Prudential Real Estate Investors (PREI), the real estate investment management arm of Newark, New Jersey-based Prudential Financial, will be making value-added real estate investments a bigger focus in 2012, as investors anticipate a moderation in core real estate returns and a strengthening of the US economy, according to one executive at the firm.
“We will focus more on value-added investing,” said Kevin Smith, a managing director who oversees PREI’s Property Investment Separate Account (PRISA) group of US open-ended real estate investment funds. Those funds include PRISA I, a $13 billion core fund; PRISA II, an $8 billion core-plus fund; and PRISA III, a $2 billion value-added fund.

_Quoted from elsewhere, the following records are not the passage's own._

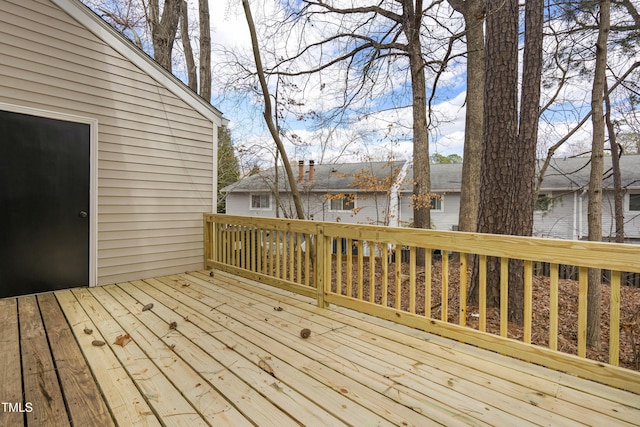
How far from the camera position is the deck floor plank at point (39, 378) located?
62.3 inches

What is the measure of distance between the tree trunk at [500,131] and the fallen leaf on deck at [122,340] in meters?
3.45

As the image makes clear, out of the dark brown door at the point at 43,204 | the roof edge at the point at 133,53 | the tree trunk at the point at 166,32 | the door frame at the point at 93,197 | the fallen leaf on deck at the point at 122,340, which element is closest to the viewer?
the fallen leaf on deck at the point at 122,340

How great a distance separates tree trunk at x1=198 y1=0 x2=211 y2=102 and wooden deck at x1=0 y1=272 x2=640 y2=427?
6445 millimetres

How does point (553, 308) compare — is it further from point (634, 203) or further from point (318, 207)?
point (634, 203)

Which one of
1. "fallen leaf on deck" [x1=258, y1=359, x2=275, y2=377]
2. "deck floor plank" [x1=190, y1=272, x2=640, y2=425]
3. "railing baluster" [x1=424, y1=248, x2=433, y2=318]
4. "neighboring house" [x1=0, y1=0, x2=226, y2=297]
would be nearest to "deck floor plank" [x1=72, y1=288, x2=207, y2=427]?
"fallen leaf on deck" [x1=258, y1=359, x2=275, y2=377]

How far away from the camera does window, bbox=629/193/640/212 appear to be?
1140 centimetres

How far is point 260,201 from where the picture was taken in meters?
15.5

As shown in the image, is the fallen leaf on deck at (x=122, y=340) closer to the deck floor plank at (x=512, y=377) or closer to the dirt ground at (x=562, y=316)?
the deck floor plank at (x=512, y=377)

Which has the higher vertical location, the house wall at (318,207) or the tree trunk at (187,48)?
the tree trunk at (187,48)

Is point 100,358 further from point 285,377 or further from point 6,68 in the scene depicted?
point 6,68

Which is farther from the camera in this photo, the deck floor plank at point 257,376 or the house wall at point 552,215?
the house wall at point 552,215

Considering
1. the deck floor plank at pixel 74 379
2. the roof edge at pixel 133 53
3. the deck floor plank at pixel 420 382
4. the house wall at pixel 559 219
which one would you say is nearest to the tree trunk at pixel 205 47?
the roof edge at pixel 133 53

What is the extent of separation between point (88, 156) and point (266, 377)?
3.55 metres

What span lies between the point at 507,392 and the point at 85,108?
16.1ft
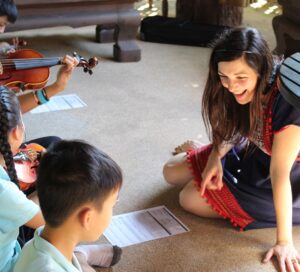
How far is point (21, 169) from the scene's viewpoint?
154 cm

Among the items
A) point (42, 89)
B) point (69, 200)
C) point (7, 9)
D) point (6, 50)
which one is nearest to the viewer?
point (69, 200)

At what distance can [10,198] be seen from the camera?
108cm

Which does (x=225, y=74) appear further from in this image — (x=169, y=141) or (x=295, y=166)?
(x=169, y=141)

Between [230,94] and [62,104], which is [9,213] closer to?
[230,94]

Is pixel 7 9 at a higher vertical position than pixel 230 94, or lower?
higher

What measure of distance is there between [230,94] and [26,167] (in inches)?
25.4

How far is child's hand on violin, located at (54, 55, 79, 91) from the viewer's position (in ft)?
6.01

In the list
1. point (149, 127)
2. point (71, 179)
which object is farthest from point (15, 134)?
point (149, 127)

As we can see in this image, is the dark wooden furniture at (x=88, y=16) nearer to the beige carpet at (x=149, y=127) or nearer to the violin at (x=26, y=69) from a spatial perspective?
the beige carpet at (x=149, y=127)

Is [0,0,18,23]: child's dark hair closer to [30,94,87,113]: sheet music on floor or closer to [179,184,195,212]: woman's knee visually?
[30,94,87,113]: sheet music on floor

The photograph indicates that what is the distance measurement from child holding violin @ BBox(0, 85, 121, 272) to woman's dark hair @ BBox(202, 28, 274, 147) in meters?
0.59

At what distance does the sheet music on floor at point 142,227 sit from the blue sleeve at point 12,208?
52 centimetres

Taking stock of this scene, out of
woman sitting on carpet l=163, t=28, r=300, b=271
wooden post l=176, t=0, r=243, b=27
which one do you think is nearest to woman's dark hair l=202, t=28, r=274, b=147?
woman sitting on carpet l=163, t=28, r=300, b=271

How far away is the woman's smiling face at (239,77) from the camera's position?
1.44 m
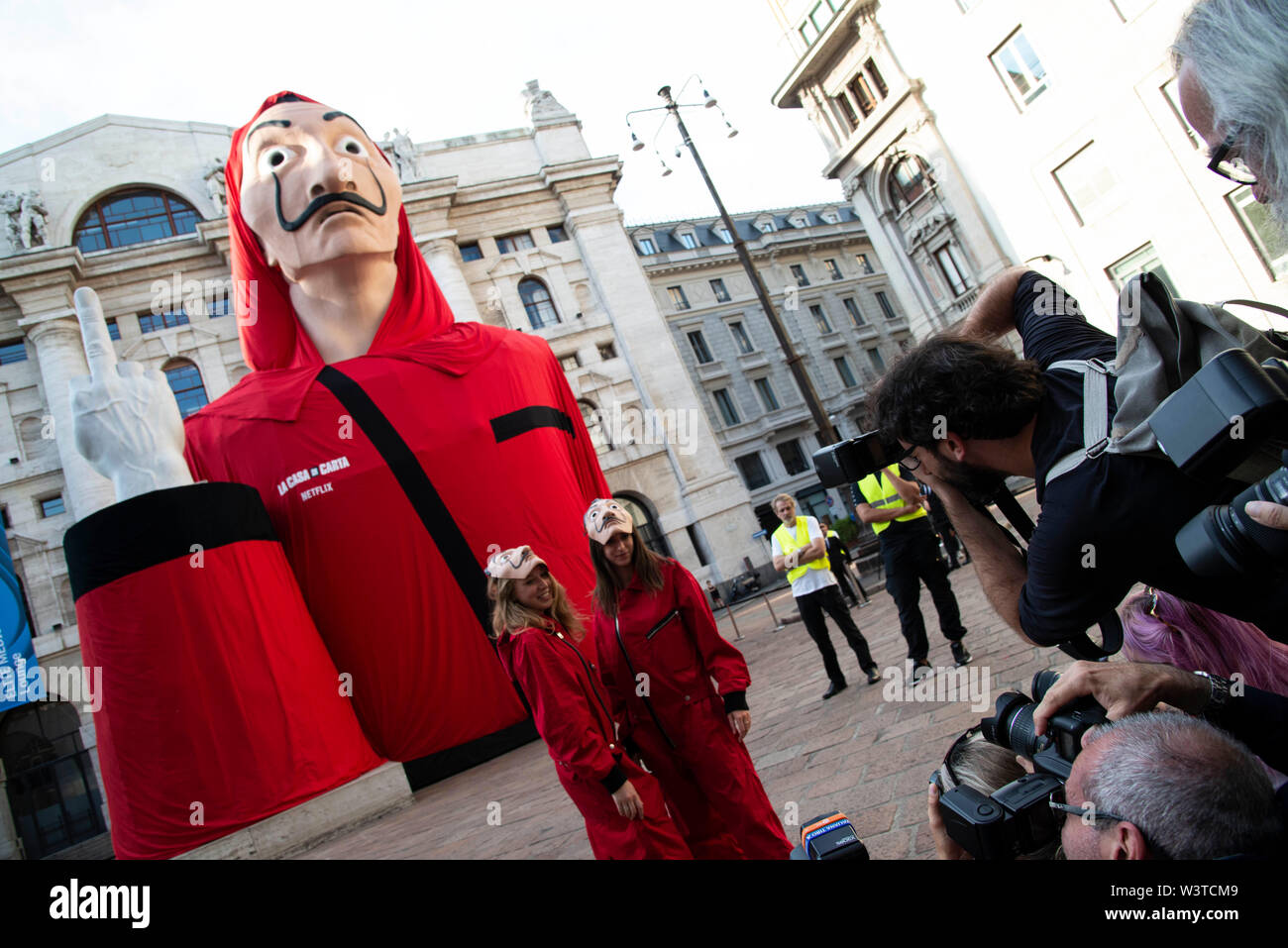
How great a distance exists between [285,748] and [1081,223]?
19731 millimetres

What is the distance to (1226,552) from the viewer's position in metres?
1.12

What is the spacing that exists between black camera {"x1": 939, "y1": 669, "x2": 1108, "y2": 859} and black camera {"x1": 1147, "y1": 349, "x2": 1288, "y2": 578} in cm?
39

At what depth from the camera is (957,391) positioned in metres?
1.69

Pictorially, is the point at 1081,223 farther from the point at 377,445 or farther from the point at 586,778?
the point at 586,778

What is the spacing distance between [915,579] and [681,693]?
2.68 meters

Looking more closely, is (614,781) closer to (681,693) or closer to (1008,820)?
(681,693)

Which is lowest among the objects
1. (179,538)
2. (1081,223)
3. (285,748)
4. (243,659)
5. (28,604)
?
(285,748)

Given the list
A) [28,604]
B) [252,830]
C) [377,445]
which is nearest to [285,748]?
[252,830]

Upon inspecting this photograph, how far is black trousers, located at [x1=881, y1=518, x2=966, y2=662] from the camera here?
201 inches

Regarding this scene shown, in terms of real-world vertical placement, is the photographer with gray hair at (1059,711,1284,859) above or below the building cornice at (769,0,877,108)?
below

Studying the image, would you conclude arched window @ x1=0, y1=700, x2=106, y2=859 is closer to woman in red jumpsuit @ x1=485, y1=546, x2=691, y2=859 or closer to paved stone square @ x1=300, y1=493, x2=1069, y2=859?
paved stone square @ x1=300, y1=493, x2=1069, y2=859

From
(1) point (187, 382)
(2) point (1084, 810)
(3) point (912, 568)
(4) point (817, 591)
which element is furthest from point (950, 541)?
(1) point (187, 382)

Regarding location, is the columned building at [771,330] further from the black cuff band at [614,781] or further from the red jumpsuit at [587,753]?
the black cuff band at [614,781]

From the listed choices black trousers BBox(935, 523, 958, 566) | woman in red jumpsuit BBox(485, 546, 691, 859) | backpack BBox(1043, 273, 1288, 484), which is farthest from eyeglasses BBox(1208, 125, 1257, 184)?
black trousers BBox(935, 523, 958, 566)
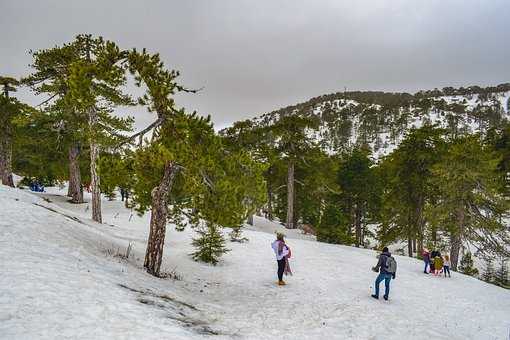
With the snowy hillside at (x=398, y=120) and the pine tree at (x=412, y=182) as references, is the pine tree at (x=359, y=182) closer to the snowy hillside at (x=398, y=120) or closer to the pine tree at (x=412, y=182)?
the pine tree at (x=412, y=182)

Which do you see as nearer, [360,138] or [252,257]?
[252,257]

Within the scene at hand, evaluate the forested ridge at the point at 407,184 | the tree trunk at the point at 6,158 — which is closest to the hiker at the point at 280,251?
the forested ridge at the point at 407,184

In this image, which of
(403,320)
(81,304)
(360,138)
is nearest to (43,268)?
(81,304)

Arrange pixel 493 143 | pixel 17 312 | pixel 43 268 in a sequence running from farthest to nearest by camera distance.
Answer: pixel 493 143
pixel 43 268
pixel 17 312

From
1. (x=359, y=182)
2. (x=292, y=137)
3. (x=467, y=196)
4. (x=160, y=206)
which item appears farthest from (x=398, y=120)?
(x=160, y=206)

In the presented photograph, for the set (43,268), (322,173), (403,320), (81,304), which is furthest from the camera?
(322,173)

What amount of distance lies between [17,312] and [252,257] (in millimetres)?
14502

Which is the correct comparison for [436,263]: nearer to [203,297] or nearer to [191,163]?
[203,297]

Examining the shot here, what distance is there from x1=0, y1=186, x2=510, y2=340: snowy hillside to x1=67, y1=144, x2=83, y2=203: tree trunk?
41.4 feet

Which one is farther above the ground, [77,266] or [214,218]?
[214,218]

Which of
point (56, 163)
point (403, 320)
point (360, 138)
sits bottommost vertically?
point (403, 320)

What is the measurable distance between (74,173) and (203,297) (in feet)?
72.1

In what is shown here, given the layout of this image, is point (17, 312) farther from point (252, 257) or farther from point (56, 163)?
point (56, 163)

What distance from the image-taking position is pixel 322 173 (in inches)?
1281
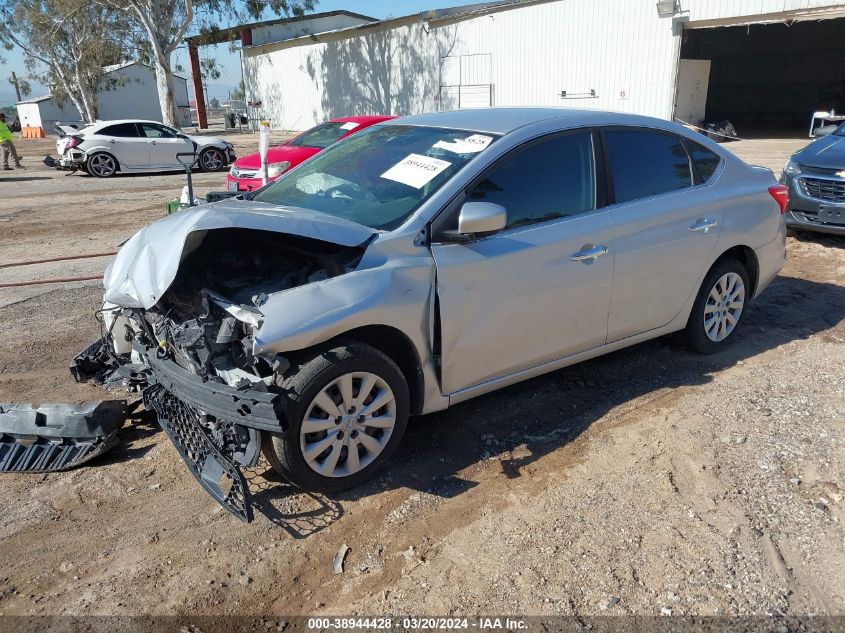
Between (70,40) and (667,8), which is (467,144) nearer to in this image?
A: (667,8)

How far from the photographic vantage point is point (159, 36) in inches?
1121

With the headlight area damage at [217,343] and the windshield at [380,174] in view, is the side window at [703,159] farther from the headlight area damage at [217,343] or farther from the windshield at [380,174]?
the headlight area damage at [217,343]

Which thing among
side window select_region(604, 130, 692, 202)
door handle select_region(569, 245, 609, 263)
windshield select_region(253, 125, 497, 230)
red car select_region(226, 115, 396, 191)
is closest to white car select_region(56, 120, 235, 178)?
red car select_region(226, 115, 396, 191)

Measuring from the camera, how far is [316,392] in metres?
3.10

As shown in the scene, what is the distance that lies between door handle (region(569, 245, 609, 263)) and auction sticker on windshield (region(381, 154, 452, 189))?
0.92 meters

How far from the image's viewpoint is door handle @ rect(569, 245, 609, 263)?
3.90m

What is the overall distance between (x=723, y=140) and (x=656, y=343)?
2002 cm

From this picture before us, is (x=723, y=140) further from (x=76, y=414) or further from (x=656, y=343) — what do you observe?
(x=76, y=414)

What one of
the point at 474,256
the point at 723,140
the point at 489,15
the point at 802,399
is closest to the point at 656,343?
the point at 802,399

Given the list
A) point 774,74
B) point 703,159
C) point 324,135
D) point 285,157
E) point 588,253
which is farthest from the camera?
point 774,74

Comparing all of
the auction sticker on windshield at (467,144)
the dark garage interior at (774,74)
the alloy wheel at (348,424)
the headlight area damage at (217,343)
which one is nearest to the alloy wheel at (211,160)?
the headlight area damage at (217,343)

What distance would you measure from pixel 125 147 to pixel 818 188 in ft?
54.8

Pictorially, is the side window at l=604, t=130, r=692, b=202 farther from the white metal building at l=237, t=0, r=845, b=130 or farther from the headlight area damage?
the white metal building at l=237, t=0, r=845, b=130

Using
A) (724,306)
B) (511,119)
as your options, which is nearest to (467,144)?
(511,119)
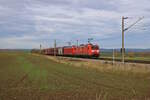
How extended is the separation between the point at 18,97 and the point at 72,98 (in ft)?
7.90

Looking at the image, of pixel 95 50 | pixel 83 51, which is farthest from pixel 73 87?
pixel 83 51

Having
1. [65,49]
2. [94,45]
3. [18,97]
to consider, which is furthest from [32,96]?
[65,49]

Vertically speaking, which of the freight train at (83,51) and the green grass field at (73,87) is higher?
the freight train at (83,51)

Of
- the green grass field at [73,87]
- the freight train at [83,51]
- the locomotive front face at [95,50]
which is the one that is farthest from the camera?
the freight train at [83,51]

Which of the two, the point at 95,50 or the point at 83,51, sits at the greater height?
the point at 95,50

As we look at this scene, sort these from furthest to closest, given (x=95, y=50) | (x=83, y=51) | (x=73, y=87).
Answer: (x=83, y=51) < (x=95, y=50) < (x=73, y=87)

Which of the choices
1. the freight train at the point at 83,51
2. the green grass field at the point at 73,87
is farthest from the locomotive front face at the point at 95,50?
the green grass field at the point at 73,87

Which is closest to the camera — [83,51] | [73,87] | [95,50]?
[73,87]

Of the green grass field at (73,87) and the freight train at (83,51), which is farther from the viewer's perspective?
the freight train at (83,51)

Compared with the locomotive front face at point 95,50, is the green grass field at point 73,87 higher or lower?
lower

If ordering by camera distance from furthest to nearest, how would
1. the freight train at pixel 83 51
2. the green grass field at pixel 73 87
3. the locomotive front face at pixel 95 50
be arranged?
the freight train at pixel 83 51 → the locomotive front face at pixel 95 50 → the green grass field at pixel 73 87

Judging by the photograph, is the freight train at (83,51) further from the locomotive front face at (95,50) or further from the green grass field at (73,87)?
the green grass field at (73,87)

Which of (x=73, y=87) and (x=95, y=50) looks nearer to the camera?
(x=73, y=87)

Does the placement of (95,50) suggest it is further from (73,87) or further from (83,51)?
(73,87)
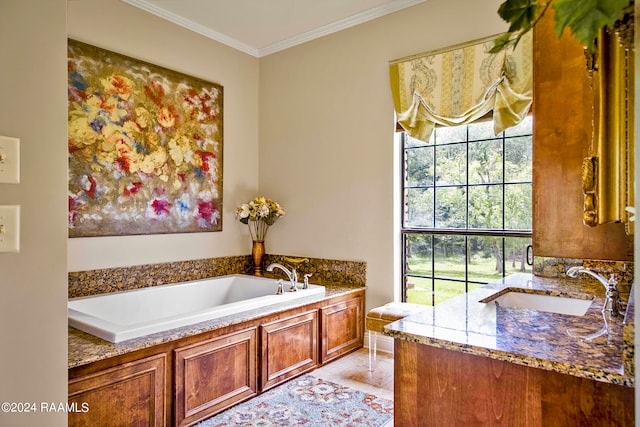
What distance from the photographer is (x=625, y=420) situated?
1056 millimetres

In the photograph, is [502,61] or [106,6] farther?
[106,6]

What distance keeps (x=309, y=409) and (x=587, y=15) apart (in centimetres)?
251

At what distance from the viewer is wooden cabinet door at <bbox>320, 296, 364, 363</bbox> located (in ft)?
10.9

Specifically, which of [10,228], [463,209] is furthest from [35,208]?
[463,209]

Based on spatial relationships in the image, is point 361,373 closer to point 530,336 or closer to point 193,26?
point 530,336

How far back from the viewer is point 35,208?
119cm

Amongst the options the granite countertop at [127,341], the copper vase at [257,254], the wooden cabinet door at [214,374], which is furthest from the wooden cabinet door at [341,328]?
the copper vase at [257,254]

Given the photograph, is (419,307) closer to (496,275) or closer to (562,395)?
(496,275)

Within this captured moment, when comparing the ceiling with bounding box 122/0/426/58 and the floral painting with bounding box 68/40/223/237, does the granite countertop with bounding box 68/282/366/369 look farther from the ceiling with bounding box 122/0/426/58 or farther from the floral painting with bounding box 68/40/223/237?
the ceiling with bounding box 122/0/426/58

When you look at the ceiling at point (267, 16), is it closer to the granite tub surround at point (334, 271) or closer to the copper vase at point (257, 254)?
the copper vase at point (257, 254)

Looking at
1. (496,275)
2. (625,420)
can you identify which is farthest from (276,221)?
(625,420)

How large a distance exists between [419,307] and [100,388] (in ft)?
7.26

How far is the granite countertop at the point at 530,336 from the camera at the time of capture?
3.57 feet

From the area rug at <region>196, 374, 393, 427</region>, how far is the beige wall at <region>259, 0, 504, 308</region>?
3.55 ft
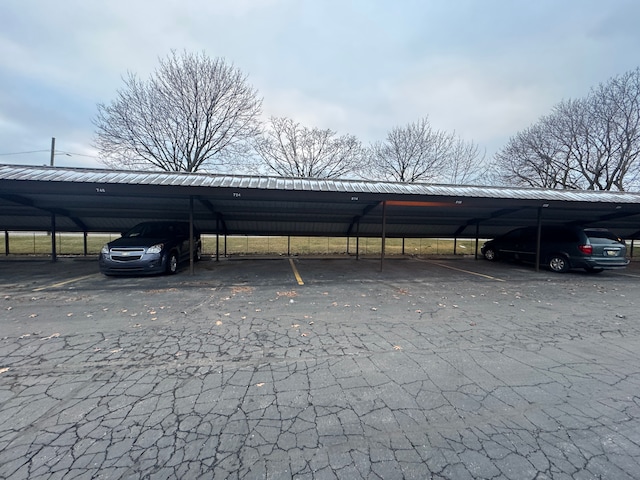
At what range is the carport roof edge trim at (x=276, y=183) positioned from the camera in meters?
7.42

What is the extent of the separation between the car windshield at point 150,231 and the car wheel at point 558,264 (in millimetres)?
14179

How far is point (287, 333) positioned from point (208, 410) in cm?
181

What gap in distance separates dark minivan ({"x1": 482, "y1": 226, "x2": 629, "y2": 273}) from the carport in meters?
0.88

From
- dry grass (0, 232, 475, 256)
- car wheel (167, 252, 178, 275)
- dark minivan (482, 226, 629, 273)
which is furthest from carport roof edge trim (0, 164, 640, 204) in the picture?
dry grass (0, 232, 475, 256)

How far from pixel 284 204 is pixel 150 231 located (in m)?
4.73

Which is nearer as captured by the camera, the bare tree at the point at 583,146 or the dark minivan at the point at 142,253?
the dark minivan at the point at 142,253

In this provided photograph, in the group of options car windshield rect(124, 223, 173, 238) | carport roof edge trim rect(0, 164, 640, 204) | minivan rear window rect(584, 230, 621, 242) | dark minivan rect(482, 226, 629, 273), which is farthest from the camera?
minivan rear window rect(584, 230, 621, 242)

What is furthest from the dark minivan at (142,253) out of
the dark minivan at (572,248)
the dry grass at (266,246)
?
the dark minivan at (572,248)

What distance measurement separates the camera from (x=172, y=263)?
28.9 feet

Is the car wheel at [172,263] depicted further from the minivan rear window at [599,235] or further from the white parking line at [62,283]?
the minivan rear window at [599,235]

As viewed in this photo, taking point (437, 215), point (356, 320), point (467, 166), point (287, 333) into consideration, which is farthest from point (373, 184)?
point (467, 166)

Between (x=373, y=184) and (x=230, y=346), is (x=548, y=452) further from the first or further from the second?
(x=373, y=184)

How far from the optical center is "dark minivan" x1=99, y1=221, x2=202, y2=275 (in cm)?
783

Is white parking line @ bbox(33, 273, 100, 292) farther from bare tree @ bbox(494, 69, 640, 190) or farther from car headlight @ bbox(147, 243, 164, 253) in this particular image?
bare tree @ bbox(494, 69, 640, 190)
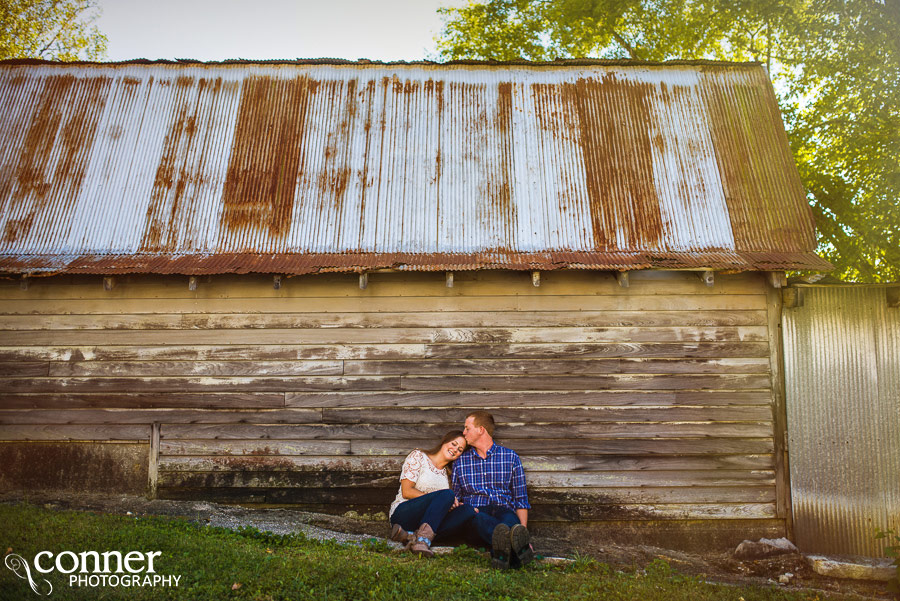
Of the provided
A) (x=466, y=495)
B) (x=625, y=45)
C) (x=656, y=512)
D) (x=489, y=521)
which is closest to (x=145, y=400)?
(x=466, y=495)

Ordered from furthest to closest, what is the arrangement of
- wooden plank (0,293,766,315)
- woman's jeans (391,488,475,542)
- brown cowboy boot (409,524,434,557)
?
wooden plank (0,293,766,315) → woman's jeans (391,488,475,542) → brown cowboy boot (409,524,434,557)

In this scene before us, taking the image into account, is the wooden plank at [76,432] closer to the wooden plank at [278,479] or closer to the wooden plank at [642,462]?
the wooden plank at [278,479]

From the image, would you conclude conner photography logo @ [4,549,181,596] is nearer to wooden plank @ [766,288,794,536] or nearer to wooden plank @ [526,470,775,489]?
wooden plank @ [526,470,775,489]

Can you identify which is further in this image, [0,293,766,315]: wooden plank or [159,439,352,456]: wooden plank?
[0,293,766,315]: wooden plank

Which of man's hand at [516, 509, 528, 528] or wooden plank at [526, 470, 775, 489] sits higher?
wooden plank at [526, 470, 775, 489]

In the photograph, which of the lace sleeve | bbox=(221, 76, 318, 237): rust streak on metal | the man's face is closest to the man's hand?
the man's face

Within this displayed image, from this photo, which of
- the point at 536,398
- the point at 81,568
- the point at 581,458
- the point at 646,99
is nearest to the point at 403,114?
the point at 646,99

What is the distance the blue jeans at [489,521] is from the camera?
600 centimetres

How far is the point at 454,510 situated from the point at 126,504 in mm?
3685

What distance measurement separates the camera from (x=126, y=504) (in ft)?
23.1

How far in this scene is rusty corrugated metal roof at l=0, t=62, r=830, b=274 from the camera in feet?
24.6

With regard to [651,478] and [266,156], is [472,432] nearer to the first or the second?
[651,478]

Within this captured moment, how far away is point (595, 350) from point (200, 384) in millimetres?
4647

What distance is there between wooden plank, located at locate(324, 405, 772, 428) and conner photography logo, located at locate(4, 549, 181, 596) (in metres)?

The greater focus on value-added investments is being driven largely by investors, who increasingly are viewing such investments as having better risk-adjusted returns than core, where real estate values have appreciated in recent years.
In 2009 and 2010, core produced returns in the mid-teens, as falling capitalisation rates helped commercial real estate values to rebound. But with cap rates unlikely to decline much further, such returns aren’t expected to continue. Meanwhile, a perceived firming of the US economy is helping to increase investor appetite for value-added real estate opportunities.
“More of our investors are talking about value-added investments, whereas most of the conversations in 2011 involved core,” said Smith.
Last year, most of PREI’s value-added investing centered on apartment development, where “the opportunities were pretty clear to us,” said Smith. In 2012, the investment manager plans to expand its value-added strategy to also include the acquisition and repositioning of office properties, as well as select retail development projects.
Geographically, the firm will be heavily focused on real estate markets with strong employment in the technology sector, such as Austin, Seattle, Silicon Valley and Raleigh, NC, particularly for its office and apartment sector investments.
Smith predicts that deal flow for value-added real estate opportunities – which picked up during the second half of 2011 – will continue to gain momentum in 2012. Recent value-added investments include last month’s acquisition of a 303,000-square-foot office building in the Seattle market for $76.5 million; a $62 million, 384-unit apartment development that broke ground during the fourth quarter in Boca Raton, Florida; and an approximately 500,000-square-foot retail project in suburban Baltimore slated to begin construction by the end of 2012.